--- Records shown ---
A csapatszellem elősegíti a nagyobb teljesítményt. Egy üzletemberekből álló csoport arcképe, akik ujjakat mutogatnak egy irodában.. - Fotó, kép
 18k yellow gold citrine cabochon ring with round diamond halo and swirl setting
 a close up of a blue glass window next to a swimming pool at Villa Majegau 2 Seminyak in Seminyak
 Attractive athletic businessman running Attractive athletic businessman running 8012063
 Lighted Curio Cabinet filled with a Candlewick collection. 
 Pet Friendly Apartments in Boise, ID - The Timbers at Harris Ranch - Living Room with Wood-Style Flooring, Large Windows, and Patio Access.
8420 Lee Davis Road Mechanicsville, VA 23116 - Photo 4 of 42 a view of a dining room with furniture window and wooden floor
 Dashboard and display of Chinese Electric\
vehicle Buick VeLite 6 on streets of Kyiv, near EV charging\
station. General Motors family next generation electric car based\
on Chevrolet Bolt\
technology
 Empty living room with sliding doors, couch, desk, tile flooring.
---
Give back each item above word for word, with no changes.

A csapatszellem elősegíti a nagyobb teljesítményt. Egy üzletemberekből álló csoport arcképe, akik ujjakat mutogatnak egy irodában.. - Fotó, kép
 18k yellow gold citrine cabochon ring with round diamond halo and swirl setting
 a close up of a blue glass window next to a swimming pool at Villa Majegau 2 Seminyak in Seminyak
 Attractive athletic businessman running Attractive athletic businessman running 8012063
 Lighted Curio Cabinet filled with a Candlewick collection. 
 Pet Friendly Apartments in Boise, ID - The Timbers at Harris Ranch - Living Room with Wood-Style Flooring, Large Windows, and Patio Access.
8420 Lee Davis Road Mechanicsville, VA 23116 - Photo 4 of 42 a view of a dining room with furniture window and wooden floor
 Dashboard and display of Chinese Electric\
vehicle Buick VeLite 6 on streets of Kyiv, near EV charging\
station. General Motors family next generation electric car based\
on Chevrolet Bolt\
technology
 Empty living room with sliding doors, couch, desk, tile flooring.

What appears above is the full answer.